Dergrance helped launch the local arm of Shades of Blue, which hosts nine-week workshops for all interested high-school students. It brings in mentors from area companies like Lockheed, Raytheon, Boeing and others that require employees educated in science, technology, engineering and math — together known as STEM subjects.The workshops, held at LHS but open to all, are hands on and collaborative. They build rockets or create water-treatment systems, or perhaps construct a bridge from gumdrops and toothpicks.
"They're learning a process, not just having fun together," said Dergance.
They're held on Saturday mornings, so kids have to be pretty committed.
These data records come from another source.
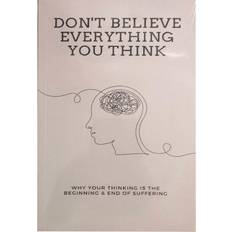 Don'T Believe Everything You Think (Paperback, 2022)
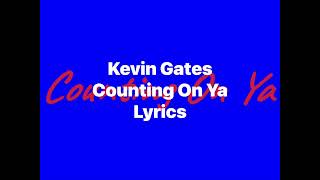 Watch Kevin Gates Counting On Ya video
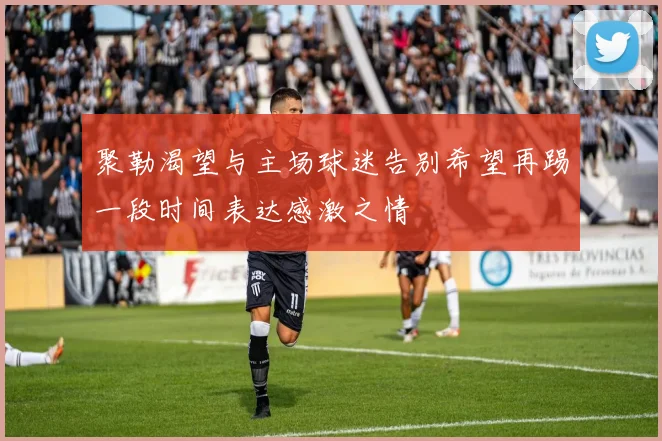 聚勒渴望与主场球迷告别希望再踢一段时间表达感激之情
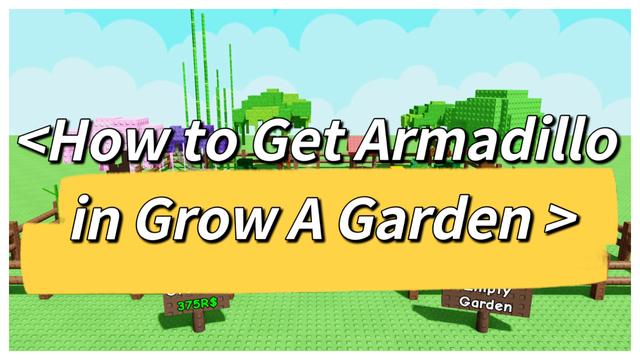 How to Get Armadillo in Grow A Garden
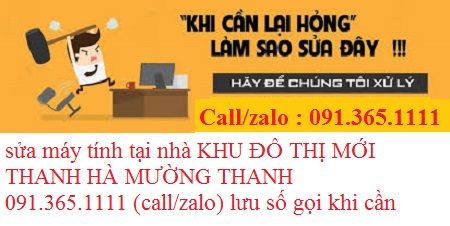sửa máy tính tại KHU ĐÔ THỊ MỚI THANH HÀ MƯỜNG THANH sửa máy tính tại KHU ĐÔ THỊ MỚI THANH HÀ MƯỜNG THANH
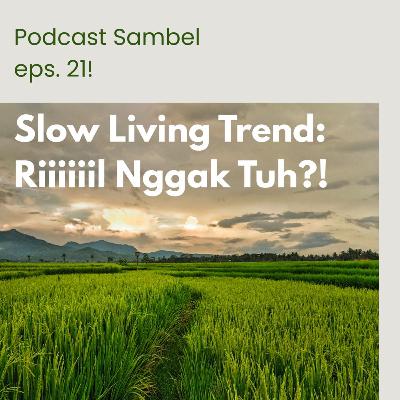 Slow Living, Riiilll Gak Tuh?!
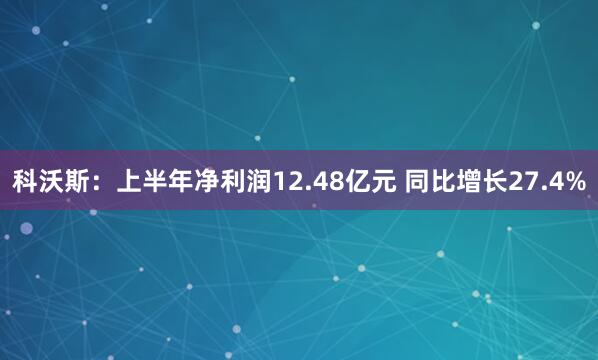 科沃斯：上半年净利润12.48亿元 同比增长27.4%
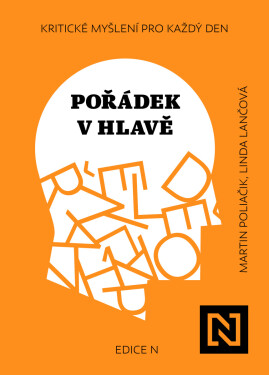 Pořádek v hlavě - Martin Poliačik, Linda Lančová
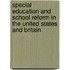 Special Education and School Reform in the United States and Britain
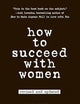 How to Succeed with Women, Revised and Updated
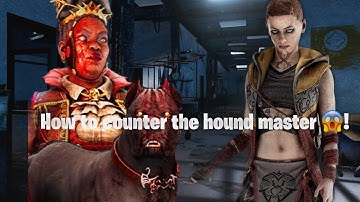 HOW TO COUNTER THE HOUNDMASTER!!!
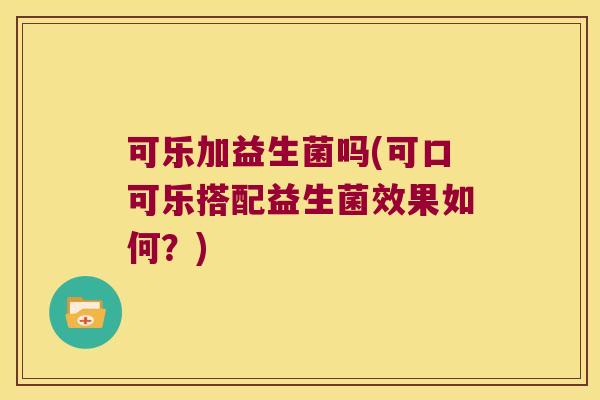 可乐加益生菌吗(可口可乐搭配益生菌效果如何？)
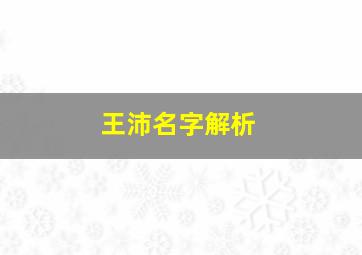 王沛名字解析,一个人的名字叫王沛峰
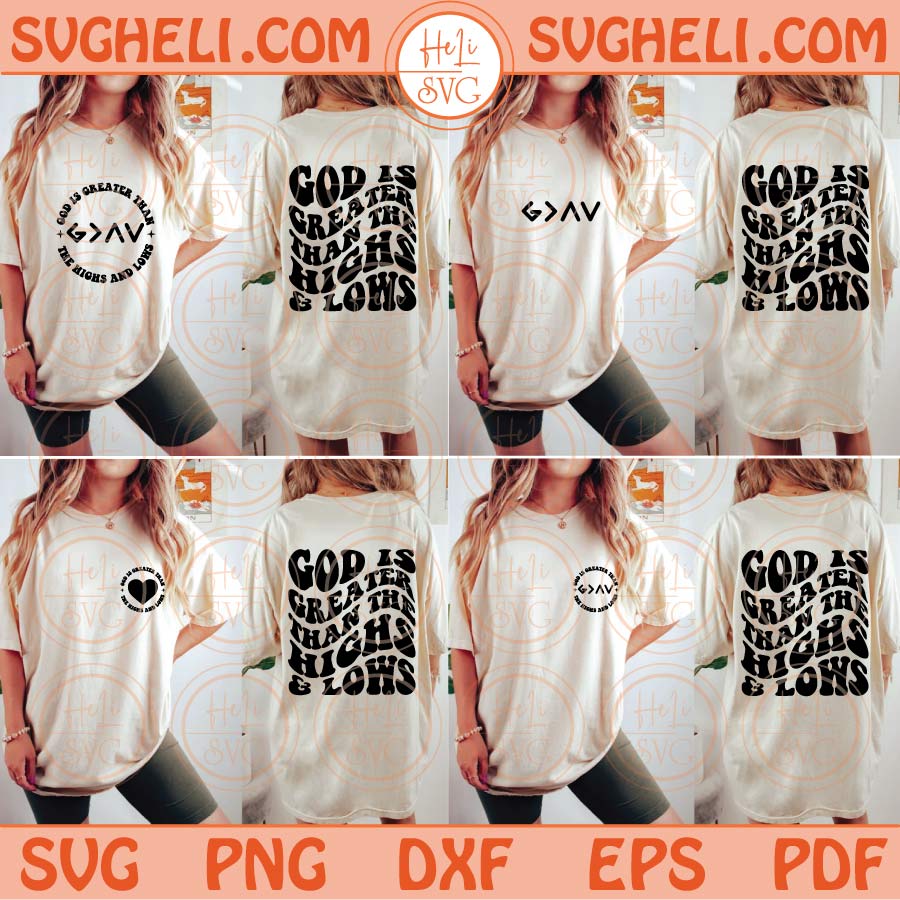 God is Greater Than the Highs and Lows Svg Scripture Christian Svg Png Dxf Eps Files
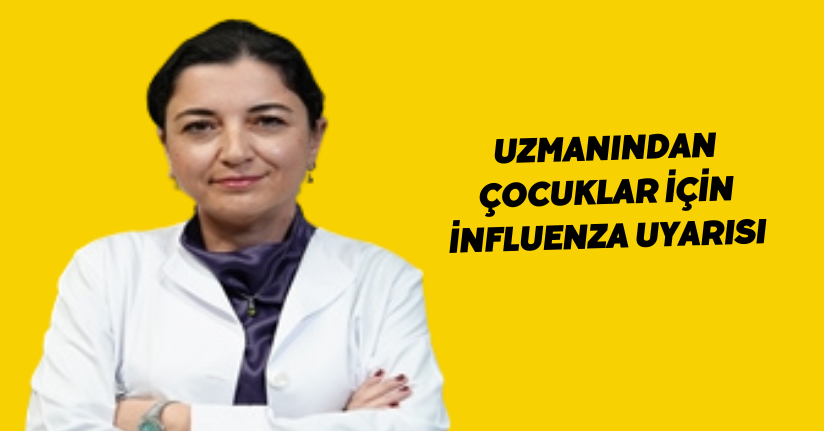 Uzmanından çocuklar için influenza uyarısı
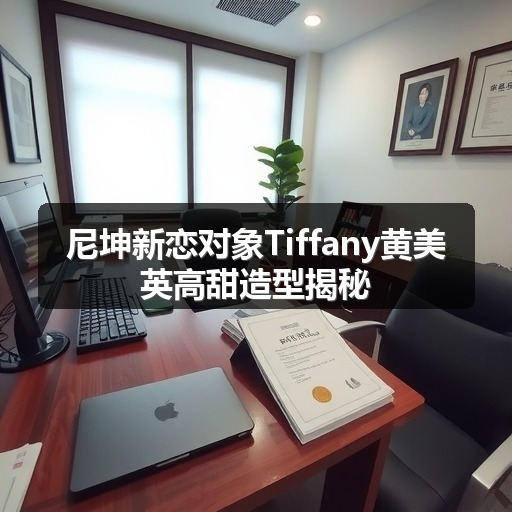 尼坤新恋对象Tiffany黄美英高甜造型揭秘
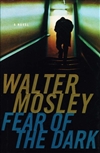 Mosley, Walter | Fear of the Dark | Signed First Edition Book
"It's satisfying to see how enthusiastic they are and how smart they are," he said. "They're getting a great education, and these are the ones who really want to do it."
It's likely some of the same kids will be excited for the new engineering course Oaks and her team have created, called "Creative and Collaborative Problem Solving."
"What sets this course apart from technology studies is that a technologist can do anything, but he uses a recipe from a book. The engineer writes the book," she said.
She says it will be focus on solving a set of problems in a variety of engineering fields, not just building robots or bridges. Students will have a portfolio at the end, which hopefully will assist them on their pathway to higher education. It's a model, she said, that could be applied to other content areas — performing arts or languages, for example. Those are areas of heavy focus for LHS, which is a designated International Baccalaureate school.
"We really don't want to become a charter school or a STEM school, that's really not what this is about," she said. "It's about finding balance."